A class action brought by officers and civilian staff resulted in a ruling that unlawful deductions made from their holiday pay entitlements were in breach of fundamental human rights.
It is understood that the 3,700 individual claimants may now expect refunds amounting to several thousand pounds each.
Police Federation chair Mark Lindsay last night said the ruling “will give officers what they are entitled to” and he called on the government to make the restitution payments instead of the PSNI, to avoid any adverse impact on the policing budget.
The case against the PSNI and Police Authority for Northern Ireland was brought by a group of 14 lead claimants representing police constables and sergeants, as well as civilian support workers, such as forensic staff and crime scene surveyors.
Delivering the industrial tribunal’s decision, employment judge Noel Kelly said overtime is often a requirement of the role when it comes to Close Protection or Tactical Support officers, for example, or normal policing duties.
“Overtime can be required when a shift has to be continued beyond the original rostered finishing time — for example to complete a road traffic accident investigation,” he said. “It can also be required in particular geographical areas to deal with local problems such as a local paramilitary feud. It varies at different times of the year and in response to different political climates.”
Lead solicitor on the case, John McShane, of McCartan Turkington Breen (MTB), represented nine of the 11 police officers, for whom the Chief Constable George Hamilton is answerable, and two civilian staff claimants, for whom the Police Authority is answerable.
He said: “The Chief Constable’s failure — and continued failure to date — to pay staff in accordance with the legal requirements resulted in the need for police and civilian staff to incur the cost of pursuing legal proceedings to seek redress for their lawful entitlement to be properly paid whilst on annual leave.”
Mr McShane explained that PSNI holiday pay had been based on working basic contracted hours and hadn’t accounted for any additional hours required.
A high profile case in Great Britain four years ago, however, had determined that pay whilst on annual leave should include an average of overtime and other allowances.
“Cases were pursued here because the PSNI had not sought to comply with these legal obligations,” he said. “The cases also addressed to what extent arrears of these unlawful deductions of wages, backdated to 1998, could be claimed.

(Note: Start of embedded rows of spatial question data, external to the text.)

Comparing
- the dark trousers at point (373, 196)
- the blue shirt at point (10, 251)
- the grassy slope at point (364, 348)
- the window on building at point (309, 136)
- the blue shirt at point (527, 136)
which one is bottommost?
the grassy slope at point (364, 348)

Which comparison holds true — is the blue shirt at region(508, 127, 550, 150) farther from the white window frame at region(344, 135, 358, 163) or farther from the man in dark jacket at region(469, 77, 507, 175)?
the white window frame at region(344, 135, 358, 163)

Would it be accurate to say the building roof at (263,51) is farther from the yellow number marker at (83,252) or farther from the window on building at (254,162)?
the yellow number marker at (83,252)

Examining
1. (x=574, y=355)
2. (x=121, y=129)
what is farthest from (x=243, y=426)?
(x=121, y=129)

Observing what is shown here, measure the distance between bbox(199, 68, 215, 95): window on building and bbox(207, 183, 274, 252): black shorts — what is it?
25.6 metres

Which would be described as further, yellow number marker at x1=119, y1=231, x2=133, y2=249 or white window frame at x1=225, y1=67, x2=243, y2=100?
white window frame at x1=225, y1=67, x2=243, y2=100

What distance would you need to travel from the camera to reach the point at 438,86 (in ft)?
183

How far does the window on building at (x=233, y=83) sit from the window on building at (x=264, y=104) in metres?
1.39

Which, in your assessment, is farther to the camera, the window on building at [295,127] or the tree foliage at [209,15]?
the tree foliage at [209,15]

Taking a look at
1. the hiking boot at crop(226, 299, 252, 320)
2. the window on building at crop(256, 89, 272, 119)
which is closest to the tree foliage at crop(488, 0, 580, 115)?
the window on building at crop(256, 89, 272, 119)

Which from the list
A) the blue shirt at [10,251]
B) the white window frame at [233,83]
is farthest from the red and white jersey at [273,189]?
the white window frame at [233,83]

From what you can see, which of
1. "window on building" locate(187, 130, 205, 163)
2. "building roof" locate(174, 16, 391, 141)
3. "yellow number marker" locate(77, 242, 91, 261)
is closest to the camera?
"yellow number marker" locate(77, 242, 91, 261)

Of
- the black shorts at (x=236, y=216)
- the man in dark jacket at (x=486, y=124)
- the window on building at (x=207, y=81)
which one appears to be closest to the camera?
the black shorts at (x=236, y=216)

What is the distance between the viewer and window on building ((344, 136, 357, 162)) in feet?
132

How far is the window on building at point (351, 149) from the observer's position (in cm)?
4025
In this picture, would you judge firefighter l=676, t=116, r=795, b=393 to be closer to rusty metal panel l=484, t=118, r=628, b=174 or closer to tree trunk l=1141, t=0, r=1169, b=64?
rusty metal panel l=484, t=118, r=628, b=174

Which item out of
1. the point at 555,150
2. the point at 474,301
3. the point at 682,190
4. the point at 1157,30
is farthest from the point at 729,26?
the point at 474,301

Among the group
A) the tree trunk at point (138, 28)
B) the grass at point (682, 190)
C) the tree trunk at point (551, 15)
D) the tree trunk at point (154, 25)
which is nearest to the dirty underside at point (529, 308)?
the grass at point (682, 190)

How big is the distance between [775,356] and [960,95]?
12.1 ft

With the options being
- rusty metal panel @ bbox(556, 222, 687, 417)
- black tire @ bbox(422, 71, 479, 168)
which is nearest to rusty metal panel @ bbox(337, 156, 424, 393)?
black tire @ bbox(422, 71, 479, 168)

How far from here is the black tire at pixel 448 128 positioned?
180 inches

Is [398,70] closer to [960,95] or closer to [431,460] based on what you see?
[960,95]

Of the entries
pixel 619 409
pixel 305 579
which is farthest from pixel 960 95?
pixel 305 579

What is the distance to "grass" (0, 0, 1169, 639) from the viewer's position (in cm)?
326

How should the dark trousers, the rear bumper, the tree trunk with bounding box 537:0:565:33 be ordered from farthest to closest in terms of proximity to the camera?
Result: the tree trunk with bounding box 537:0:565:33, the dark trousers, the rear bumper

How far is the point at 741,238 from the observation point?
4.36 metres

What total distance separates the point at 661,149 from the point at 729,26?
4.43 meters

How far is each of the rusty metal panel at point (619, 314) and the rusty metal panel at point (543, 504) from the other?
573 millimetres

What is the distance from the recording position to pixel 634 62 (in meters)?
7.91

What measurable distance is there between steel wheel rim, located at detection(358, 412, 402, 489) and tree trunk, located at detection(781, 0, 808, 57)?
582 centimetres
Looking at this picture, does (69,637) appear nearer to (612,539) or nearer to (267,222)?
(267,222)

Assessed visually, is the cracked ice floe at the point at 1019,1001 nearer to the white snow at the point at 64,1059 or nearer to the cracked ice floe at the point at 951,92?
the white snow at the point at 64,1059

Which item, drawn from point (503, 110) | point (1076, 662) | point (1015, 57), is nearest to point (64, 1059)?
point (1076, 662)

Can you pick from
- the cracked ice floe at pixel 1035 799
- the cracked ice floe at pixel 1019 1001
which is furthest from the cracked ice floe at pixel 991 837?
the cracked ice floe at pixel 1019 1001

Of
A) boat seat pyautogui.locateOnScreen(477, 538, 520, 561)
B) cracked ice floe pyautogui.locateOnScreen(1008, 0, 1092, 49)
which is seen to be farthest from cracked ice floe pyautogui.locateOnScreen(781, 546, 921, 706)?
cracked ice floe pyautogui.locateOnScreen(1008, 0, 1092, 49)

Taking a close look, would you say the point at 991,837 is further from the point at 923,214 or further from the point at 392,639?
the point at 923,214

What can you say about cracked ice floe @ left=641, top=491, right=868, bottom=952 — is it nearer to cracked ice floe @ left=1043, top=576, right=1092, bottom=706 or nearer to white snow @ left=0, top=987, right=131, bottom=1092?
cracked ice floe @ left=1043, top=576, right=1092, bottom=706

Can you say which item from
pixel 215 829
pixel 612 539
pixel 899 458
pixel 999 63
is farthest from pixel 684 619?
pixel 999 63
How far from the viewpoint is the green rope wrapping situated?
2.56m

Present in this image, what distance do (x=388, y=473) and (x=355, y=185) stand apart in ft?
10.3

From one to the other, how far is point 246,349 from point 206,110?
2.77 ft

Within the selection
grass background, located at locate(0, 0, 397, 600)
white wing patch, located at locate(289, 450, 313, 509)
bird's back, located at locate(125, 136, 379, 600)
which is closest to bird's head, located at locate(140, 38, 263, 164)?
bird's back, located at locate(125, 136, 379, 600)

“In England and Wales, legislation was introduced to limit any arrears claim to two years. No such equivalent legislation was passed by the Northern Ireland Assembly.”
Mr McShane pointed to Judge Kelly’s ruling that “a failure to provide the right to paid (ie properly and fully paid) annual leave... is an extremely serious matter going to the heart of one of the fundamental rights of the European Union.”
The employment judge added: “An employer is not allowed to sidestep or to avoid the rights guaranteed under a European community directive. In the present claims, the position has been clear to all parties since 2014.
“Overtime payments and allowances should have been included, on some basis within the calculation of holiday pay.
“The present claims appear to highlight a situation where a clear entitlement under the Working Time Directive has
been effectively ignored and avoided for a significant period of time and continues to be avoided. It is particularly concerning that this has been done by a public authority.”
Mark Lindsay, chair of the Police Federation for Northern Ireland, praised the ruling saying it “corrects a long-running disadvantage and delivers significant back payments to officers”.
“The Police Federation represented 2,700 officers at no cost to themselves,” he said.
“A further 800 were engaged in a private action which they had to fund. The cost to the PFNI was over £500,000.
“Legal counsel was shared with the other officers who pursued the private action.”
Mr Lindsay said the ruling “will give officers what they are entitled to” and he called on government “to step in to meet the claim rather than allow it to become a burden on the existing financial allocation”.
“The federation is aware of the financial implications of the ruling,” he added.
“Paying what officers are due should not be allowed to adversely impact on the PSNI budget which is already under strain.”
Deputy Chief Constable Stephen Martin said: “We are considering the findings of this legal judgment which is complex and significant. We continue to be involved in the legal process and as such it would not be appropriate to comment further at this time.”